The history of the Dalmatian people has brought changes to their name, and to their country.
In the 1880s when the first Dalmatians came to New Zealand, the Austro-Hungarian empire ruled Dalmatia, which is on the Adriatic coast of the Mediterranean. This is why they were often mistakenly called ‘Austrians’ in New Zealand.
After Austria-Hungary was defeated in the First World War, Dalmatia was incorporated into the new Kingdom of Serbs, Croats and Slovenes. In 1929 this was renamed Yugoslavia.
In the early 1990s, the wars in the Balkans tore Yugoslavia apart. Eventually Dalmatia became part of the new country of Croatia.
Immigrants from this part of Europe have been known not only as Dalmatians but also as Yugoslavs and Croatians.
Many early immigrants to New Zealand hated the Austro-Hungarian empire, and when Dalmatia became part of Yugoslavia they proudly called themselves Yugoslavs. But those who arrived after the Second World War had lived in Yugoslavia and did not share this enthusiasm.

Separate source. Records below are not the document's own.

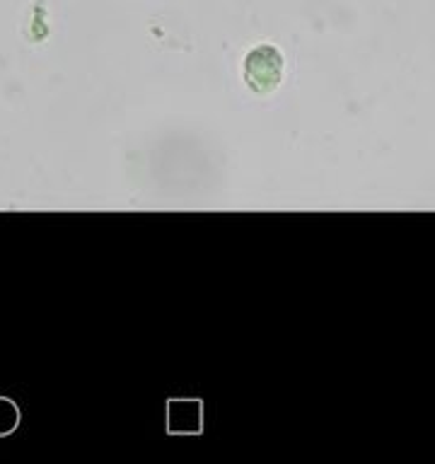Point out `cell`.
I'll list each match as a JSON object with an SVG mask.
<instances>
[{"mask_svg": "<svg viewBox=\"0 0 435 464\" xmlns=\"http://www.w3.org/2000/svg\"><path fill=\"white\" fill-rule=\"evenodd\" d=\"M283 68H285V61H283L281 49L274 44H259L245 56L242 75L254 94H271L281 87Z\"/></svg>", "mask_w": 435, "mask_h": 464, "instance_id": "6da1fadb", "label": "cell"}, {"mask_svg": "<svg viewBox=\"0 0 435 464\" xmlns=\"http://www.w3.org/2000/svg\"><path fill=\"white\" fill-rule=\"evenodd\" d=\"M169 430L172 433H198L201 430V401H191V399L169 401Z\"/></svg>", "mask_w": 435, "mask_h": 464, "instance_id": "7a4b0ae2", "label": "cell"}, {"mask_svg": "<svg viewBox=\"0 0 435 464\" xmlns=\"http://www.w3.org/2000/svg\"><path fill=\"white\" fill-rule=\"evenodd\" d=\"M20 423V409L14 406L13 399L0 397V435L13 433Z\"/></svg>", "mask_w": 435, "mask_h": 464, "instance_id": "3957f363", "label": "cell"}]
</instances>
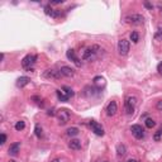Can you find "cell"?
Masks as SVG:
<instances>
[{"instance_id":"cell-1","label":"cell","mask_w":162,"mask_h":162,"mask_svg":"<svg viewBox=\"0 0 162 162\" xmlns=\"http://www.w3.org/2000/svg\"><path fill=\"white\" fill-rule=\"evenodd\" d=\"M103 49L99 47V46H92L90 48H86L82 53V60L85 61H94L96 57H99L100 52H101Z\"/></svg>"},{"instance_id":"cell-2","label":"cell","mask_w":162,"mask_h":162,"mask_svg":"<svg viewBox=\"0 0 162 162\" xmlns=\"http://www.w3.org/2000/svg\"><path fill=\"white\" fill-rule=\"evenodd\" d=\"M137 104V98L136 96H128V98L125 99V103H124V108H125V111L127 114H133L134 111V106H136Z\"/></svg>"},{"instance_id":"cell-3","label":"cell","mask_w":162,"mask_h":162,"mask_svg":"<svg viewBox=\"0 0 162 162\" xmlns=\"http://www.w3.org/2000/svg\"><path fill=\"white\" fill-rule=\"evenodd\" d=\"M36 61H37V56H34V55H27L22 60V66L24 67L25 70H30L33 65L36 63Z\"/></svg>"},{"instance_id":"cell-4","label":"cell","mask_w":162,"mask_h":162,"mask_svg":"<svg viewBox=\"0 0 162 162\" xmlns=\"http://www.w3.org/2000/svg\"><path fill=\"white\" fill-rule=\"evenodd\" d=\"M56 117H57V119H58V123L61 125H65L68 120H70V113H68V110H66V109L58 110L57 114H56Z\"/></svg>"},{"instance_id":"cell-5","label":"cell","mask_w":162,"mask_h":162,"mask_svg":"<svg viewBox=\"0 0 162 162\" xmlns=\"http://www.w3.org/2000/svg\"><path fill=\"white\" fill-rule=\"evenodd\" d=\"M125 22L128 24H142L144 22V17L141 14H132V15H127Z\"/></svg>"},{"instance_id":"cell-6","label":"cell","mask_w":162,"mask_h":162,"mask_svg":"<svg viewBox=\"0 0 162 162\" xmlns=\"http://www.w3.org/2000/svg\"><path fill=\"white\" fill-rule=\"evenodd\" d=\"M129 47H130L129 41L120 39L118 42V52H119V55L127 56V55H128V52H129Z\"/></svg>"},{"instance_id":"cell-7","label":"cell","mask_w":162,"mask_h":162,"mask_svg":"<svg viewBox=\"0 0 162 162\" xmlns=\"http://www.w3.org/2000/svg\"><path fill=\"white\" fill-rule=\"evenodd\" d=\"M130 132H132V134L137 138V139L144 138V129L142 128L139 124H134V125L130 127Z\"/></svg>"},{"instance_id":"cell-8","label":"cell","mask_w":162,"mask_h":162,"mask_svg":"<svg viewBox=\"0 0 162 162\" xmlns=\"http://www.w3.org/2000/svg\"><path fill=\"white\" fill-rule=\"evenodd\" d=\"M43 77L46 79H49V80H58L62 77V74L60 71H56V70H46L43 72Z\"/></svg>"},{"instance_id":"cell-9","label":"cell","mask_w":162,"mask_h":162,"mask_svg":"<svg viewBox=\"0 0 162 162\" xmlns=\"http://www.w3.org/2000/svg\"><path fill=\"white\" fill-rule=\"evenodd\" d=\"M90 127H91V129H92V132H94L96 136H104V128L101 127V124H99L98 122H95V120H91L90 122Z\"/></svg>"},{"instance_id":"cell-10","label":"cell","mask_w":162,"mask_h":162,"mask_svg":"<svg viewBox=\"0 0 162 162\" xmlns=\"http://www.w3.org/2000/svg\"><path fill=\"white\" fill-rule=\"evenodd\" d=\"M66 56H67V58L70 60V61H72V62H74L77 67L81 66V62H80V60L77 58V57H76V53H75L74 49H68L67 53H66Z\"/></svg>"},{"instance_id":"cell-11","label":"cell","mask_w":162,"mask_h":162,"mask_svg":"<svg viewBox=\"0 0 162 162\" xmlns=\"http://www.w3.org/2000/svg\"><path fill=\"white\" fill-rule=\"evenodd\" d=\"M117 110H118V106H117V103L115 101H110L106 106V115L109 117H113V115L117 114Z\"/></svg>"},{"instance_id":"cell-12","label":"cell","mask_w":162,"mask_h":162,"mask_svg":"<svg viewBox=\"0 0 162 162\" xmlns=\"http://www.w3.org/2000/svg\"><path fill=\"white\" fill-rule=\"evenodd\" d=\"M60 72L62 74V76H66V77H71V76L75 75V70L71 67H68V66H62Z\"/></svg>"},{"instance_id":"cell-13","label":"cell","mask_w":162,"mask_h":162,"mask_svg":"<svg viewBox=\"0 0 162 162\" xmlns=\"http://www.w3.org/2000/svg\"><path fill=\"white\" fill-rule=\"evenodd\" d=\"M19 149H20V143H19V142H17V143L10 144V147H9V149H8V152H9V155H11V156H17L18 152H19Z\"/></svg>"},{"instance_id":"cell-14","label":"cell","mask_w":162,"mask_h":162,"mask_svg":"<svg viewBox=\"0 0 162 162\" xmlns=\"http://www.w3.org/2000/svg\"><path fill=\"white\" fill-rule=\"evenodd\" d=\"M29 81H30V79L28 77V76H20V77L17 80V86L18 87H24L25 85L29 84Z\"/></svg>"},{"instance_id":"cell-15","label":"cell","mask_w":162,"mask_h":162,"mask_svg":"<svg viewBox=\"0 0 162 162\" xmlns=\"http://www.w3.org/2000/svg\"><path fill=\"white\" fill-rule=\"evenodd\" d=\"M94 85L96 86L98 90H100L103 86H105V79L101 77V76H96V77L94 79Z\"/></svg>"},{"instance_id":"cell-16","label":"cell","mask_w":162,"mask_h":162,"mask_svg":"<svg viewBox=\"0 0 162 162\" xmlns=\"http://www.w3.org/2000/svg\"><path fill=\"white\" fill-rule=\"evenodd\" d=\"M68 147L71 149H75V151H77V149H81V141L79 139H71L68 142Z\"/></svg>"},{"instance_id":"cell-17","label":"cell","mask_w":162,"mask_h":162,"mask_svg":"<svg viewBox=\"0 0 162 162\" xmlns=\"http://www.w3.org/2000/svg\"><path fill=\"white\" fill-rule=\"evenodd\" d=\"M44 11H46V14L49 15V17H52V18H57V17H58V13H57L56 10H53L49 5L44 8Z\"/></svg>"},{"instance_id":"cell-18","label":"cell","mask_w":162,"mask_h":162,"mask_svg":"<svg viewBox=\"0 0 162 162\" xmlns=\"http://www.w3.org/2000/svg\"><path fill=\"white\" fill-rule=\"evenodd\" d=\"M56 92H57V98H58V99L61 100V101H67V100L70 99V98H68V96H67L66 94H65V92H63L62 90H57Z\"/></svg>"},{"instance_id":"cell-19","label":"cell","mask_w":162,"mask_h":162,"mask_svg":"<svg viewBox=\"0 0 162 162\" xmlns=\"http://www.w3.org/2000/svg\"><path fill=\"white\" fill-rule=\"evenodd\" d=\"M79 134V129L75 128V127H72V128H68L67 129V136L68 137H76Z\"/></svg>"},{"instance_id":"cell-20","label":"cell","mask_w":162,"mask_h":162,"mask_svg":"<svg viewBox=\"0 0 162 162\" xmlns=\"http://www.w3.org/2000/svg\"><path fill=\"white\" fill-rule=\"evenodd\" d=\"M62 91L65 92V94H66L68 98H72V96L75 95V92H74V90H72L71 87H68V86H63L62 87Z\"/></svg>"},{"instance_id":"cell-21","label":"cell","mask_w":162,"mask_h":162,"mask_svg":"<svg viewBox=\"0 0 162 162\" xmlns=\"http://www.w3.org/2000/svg\"><path fill=\"white\" fill-rule=\"evenodd\" d=\"M117 152H118V156H124L127 149H125V146L124 144H119L117 147Z\"/></svg>"},{"instance_id":"cell-22","label":"cell","mask_w":162,"mask_h":162,"mask_svg":"<svg viewBox=\"0 0 162 162\" xmlns=\"http://www.w3.org/2000/svg\"><path fill=\"white\" fill-rule=\"evenodd\" d=\"M144 123H146V127H147V128H149V129L153 128V127L156 125V122L153 120V119H151V118L146 119V122H144Z\"/></svg>"},{"instance_id":"cell-23","label":"cell","mask_w":162,"mask_h":162,"mask_svg":"<svg viewBox=\"0 0 162 162\" xmlns=\"http://www.w3.org/2000/svg\"><path fill=\"white\" fill-rule=\"evenodd\" d=\"M130 41H132L133 43H137V42L139 41V34L137 32H132L130 33Z\"/></svg>"},{"instance_id":"cell-24","label":"cell","mask_w":162,"mask_h":162,"mask_svg":"<svg viewBox=\"0 0 162 162\" xmlns=\"http://www.w3.org/2000/svg\"><path fill=\"white\" fill-rule=\"evenodd\" d=\"M25 128V123L23 122V120H19V122H17V124H15V129L17 130H23Z\"/></svg>"},{"instance_id":"cell-25","label":"cell","mask_w":162,"mask_h":162,"mask_svg":"<svg viewBox=\"0 0 162 162\" xmlns=\"http://www.w3.org/2000/svg\"><path fill=\"white\" fill-rule=\"evenodd\" d=\"M155 39L156 41H162V29H158L155 33Z\"/></svg>"},{"instance_id":"cell-26","label":"cell","mask_w":162,"mask_h":162,"mask_svg":"<svg viewBox=\"0 0 162 162\" xmlns=\"http://www.w3.org/2000/svg\"><path fill=\"white\" fill-rule=\"evenodd\" d=\"M34 132H36V136L38 137V138H41L42 137V128H41V127L39 125H36V129H34Z\"/></svg>"},{"instance_id":"cell-27","label":"cell","mask_w":162,"mask_h":162,"mask_svg":"<svg viewBox=\"0 0 162 162\" xmlns=\"http://www.w3.org/2000/svg\"><path fill=\"white\" fill-rule=\"evenodd\" d=\"M161 136H162V127L156 132V134H155V137H153V138H155V141H160L161 139Z\"/></svg>"},{"instance_id":"cell-28","label":"cell","mask_w":162,"mask_h":162,"mask_svg":"<svg viewBox=\"0 0 162 162\" xmlns=\"http://www.w3.org/2000/svg\"><path fill=\"white\" fill-rule=\"evenodd\" d=\"M156 108H157V109H158L160 111H162V100H160V101H157Z\"/></svg>"},{"instance_id":"cell-29","label":"cell","mask_w":162,"mask_h":162,"mask_svg":"<svg viewBox=\"0 0 162 162\" xmlns=\"http://www.w3.org/2000/svg\"><path fill=\"white\" fill-rule=\"evenodd\" d=\"M6 142V136L4 133H1V142H0V144H4Z\"/></svg>"},{"instance_id":"cell-30","label":"cell","mask_w":162,"mask_h":162,"mask_svg":"<svg viewBox=\"0 0 162 162\" xmlns=\"http://www.w3.org/2000/svg\"><path fill=\"white\" fill-rule=\"evenodd\" d=\"M157 71H158L160 75H162V62L158 65V67H157Z\"/></svg>"},{"instance_id":"cell-31","label":"cell","mask_w":162,"mask_h":162,"mask_svg":"<svg viewBox=\"0 0 162 162\" xmlns=\"http://www.w3.org/2000/svg\"><path fill=\"white\" fill-rule=\"evenodd\" d=\"M144 5L147 6L148 9H152V5H151V4H149V3H144Z\"/></svg>"},{"instance_id":"cell-32","label":"cell","mask_w":162,"mask_h":162,"mask_svg":"<svg viewBox=\"0 0 162 162\" xmlns=\"http://www.w3.org/2000/svg\"><path fill=\"white\" fill-rule=\"evenodd\" d=\"M127 162H139V161H138V160H134V158H129Z\"/></svg>"},{"instance_id":"cell-33","label":"cell","mask_w":162,"mask_h":162,"mask_svg":"<svg viewBox=\"0 0 162 162\" xmlns=\"http://www.w3.org/2000/svg\"><path fill=\"white\" fill-rule=\"evenodd\" d=\"M51 162H62V161L58 160V158H56V160H53V161H51Z\"/></svg>"},{"instance_id":"cell-34","label":"cell","mask_w":162,"mask_h":162,"mask_svg":"<svg viewBox=\"0 0 162 162\" xmlns=\"http://www.w3.org/2000/svg\"><path fill=\"white\" fill-rule=\"evenodd\" d=\"M8 162H19V161H15V160H10V161H8Z\"/></svg>"},{"instance_id":"cell-35","label":"cell","mask_w":162,"mask_h":162,"mask_svg":"<svg viewBox=\"0 0 162 162\" xmlns=\"http://www.w3.org/2000/svg\"><path fill=\"white\" fill-rule=\"evenodd\" d=\"M104 162H108V161H104Z\"/></svg>"}]
</instances>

As the war atrocities in Yugoslavia mounted during the 1990s, factions developed in the Auckland community. For some, the sight of the Yugoslav flag became offensive. Others disliked the word ‘Croatian’ because Croatian fascists had supported Hitler in the Second World War.
But if they were not Yugoslavs or Croatians, what were they? The Auckland Yugoslav Society met to debate the issue. The term ‘Dalmatian’ was eventually reinstated, being the most neutral.